[begin SOURCE]
And that very worthy deeds are done unto this nation. Rather ‘reforms’ or ‘improvements, according to the reading of the more trustworthy MSS. There was absolutely no ground for this statement of Tertullus; within two years of this time, Felix was accused by the Jews of bad government, and the accusation supported by such undeniable proof that he was recalled from his province to Rome, and only escaped punishment through the influence of his brother Pallas, which, though waning, was still powerful at the court of the Cæsar.
By thy providence. Tua providentia, Providentia Cæsaris, is a common inscription on the coins of the emperors. It was a skilful and delicate piece of flattery, to weave this well-known phrase of imperial adulation into his words of praise on this occasion.
Acts 24:3. We accept it always, and in all places, most noble Felix. ‘ Not only here in thy presence and at this moment do we acknowledge our deep debt of gratitude as a nation to thee; but also at all times and in all places do we speak in grateful terms of thee,’ thus adding to the gross words of flattery already used, a most transparent falsehood. The name of Felix was among Jews everywhere a byword for cruelty, lust, and greed.
Acts 24:4. Notwithstanding, that I be not further tedious unto thee. It were as though the advocate saw signs of impatience in the unrighteous judge before him. Felix, who was with all his faults an able man, could not avoid discerning the shameless nature of the lying words of the unprincipled plausible orator.
I pray thee that thou wouldest hear me of thy clemency. One falsehood more did Tertullus think proper to introduce into his harangue. The ‘clemency’ of Felix, to which as a well-known characteristic feature of the governor’s conduct he alluded, was perhaps the last point he ought to have dwelt on in that cruel selfish life.
Acts 24:5. For we have found this man a pestilent fellow. The Greek word rendered ‘a pestilent fellow,’ literally signifies ‘a plague or pestilence.’ But it is used by Demosthenes, as here, to designate a designing, dangerous person.
A mover of sedition among all the Jews throughout the world. The ‘world’ here means the Roman orbis terrarum, in other words, ‘the Roman Empire,’ which, in the days of Paul, embraced so vast an area in the East as well as the West. This charge of teaching sedition was no new one. The Jews of Thessalonica, when they arrested Jason and other friends of Paul, accused the apostle and his companions of being ‘those who had turned the world upside down .... doing things contrary to the decrees of Cæsar, saying that there is another king, Jesus’ (see chap. Acts 17:6-7). It was the same accusation which had in old days worked upon Pilate when the Master stood before him. The jealous Roman governors were always ready to give ear to any information respecting alleged treason against the Majesty of the state.
And a ringleader of the sect of the Nazarenes. This was really in the eyes of the Jews the offence which Paul had committed. It was here urged by the Sanhedrim advocate Tertullus, before a Roman tribunal, as an offence against the laws of the Empire, inasmuch as the prisoner was an acknowledged chief of a worship not licensed and approved by the slate, and an introducer of strange gods.
[end SOURCE]
[begin DATASET ROWS]
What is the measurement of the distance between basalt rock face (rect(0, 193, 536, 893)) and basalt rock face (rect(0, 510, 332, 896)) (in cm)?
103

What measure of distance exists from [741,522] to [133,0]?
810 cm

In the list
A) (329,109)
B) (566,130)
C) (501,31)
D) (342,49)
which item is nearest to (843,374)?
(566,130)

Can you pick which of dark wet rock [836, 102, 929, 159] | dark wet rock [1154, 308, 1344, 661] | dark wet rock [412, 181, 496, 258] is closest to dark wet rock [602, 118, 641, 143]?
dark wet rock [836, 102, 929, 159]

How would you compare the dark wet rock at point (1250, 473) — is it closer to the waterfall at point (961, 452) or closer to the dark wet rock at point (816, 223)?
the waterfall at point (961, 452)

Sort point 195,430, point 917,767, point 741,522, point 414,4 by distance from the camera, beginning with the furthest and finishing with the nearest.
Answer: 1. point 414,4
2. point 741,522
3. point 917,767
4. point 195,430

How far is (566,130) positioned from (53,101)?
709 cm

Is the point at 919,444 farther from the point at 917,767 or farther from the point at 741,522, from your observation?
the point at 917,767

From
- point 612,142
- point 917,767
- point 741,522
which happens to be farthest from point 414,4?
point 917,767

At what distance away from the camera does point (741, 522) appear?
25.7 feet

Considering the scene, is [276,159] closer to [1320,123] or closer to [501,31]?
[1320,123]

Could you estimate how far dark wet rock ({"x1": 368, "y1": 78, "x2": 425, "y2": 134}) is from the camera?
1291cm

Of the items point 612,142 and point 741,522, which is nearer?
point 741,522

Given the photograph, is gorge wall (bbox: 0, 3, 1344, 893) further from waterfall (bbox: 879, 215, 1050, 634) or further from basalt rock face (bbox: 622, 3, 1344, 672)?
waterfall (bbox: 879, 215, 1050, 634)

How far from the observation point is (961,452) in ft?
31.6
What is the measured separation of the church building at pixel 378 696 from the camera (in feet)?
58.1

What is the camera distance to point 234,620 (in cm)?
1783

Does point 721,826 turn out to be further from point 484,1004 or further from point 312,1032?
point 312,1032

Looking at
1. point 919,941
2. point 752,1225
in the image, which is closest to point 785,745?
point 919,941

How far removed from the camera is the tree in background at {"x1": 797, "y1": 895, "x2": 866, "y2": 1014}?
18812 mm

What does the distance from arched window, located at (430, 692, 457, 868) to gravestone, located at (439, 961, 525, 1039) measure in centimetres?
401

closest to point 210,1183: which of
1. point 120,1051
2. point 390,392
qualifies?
[end DATASET ROWS]
▸ WHAT YOU WILL DO: Revise the commentary on Acts 24 between "Acts 24:4. Notwithstanding, that" and "cruel selfish life.", inclusive, changing "clemency" to "mercy" throughout, and give that stretch in full. The listing is separate material, apart from the commentary on Acts 24.

▸ EXERCISE RESPONSE:
Acts 24:4. Notwithstanding, that I be not further tedious unto thee. It were as though the advocate saw signs of impatience in the unrighteous judge before him. Felix, who was with all his faults an able man, could not avoid discerning the shameless nature of the lying words of the unprincipled plausible orator.
I pray thee that thou wouldest hear me of thy mercy. One falsehood more did Tertullus think proper to introduce into his harangue. The ‘mercy’ of Felix, to which as a well-known characteristic feature of the governor’s conduct he alluded, was perhaps the last point he ought to have dwelt on in that cruel selfish life.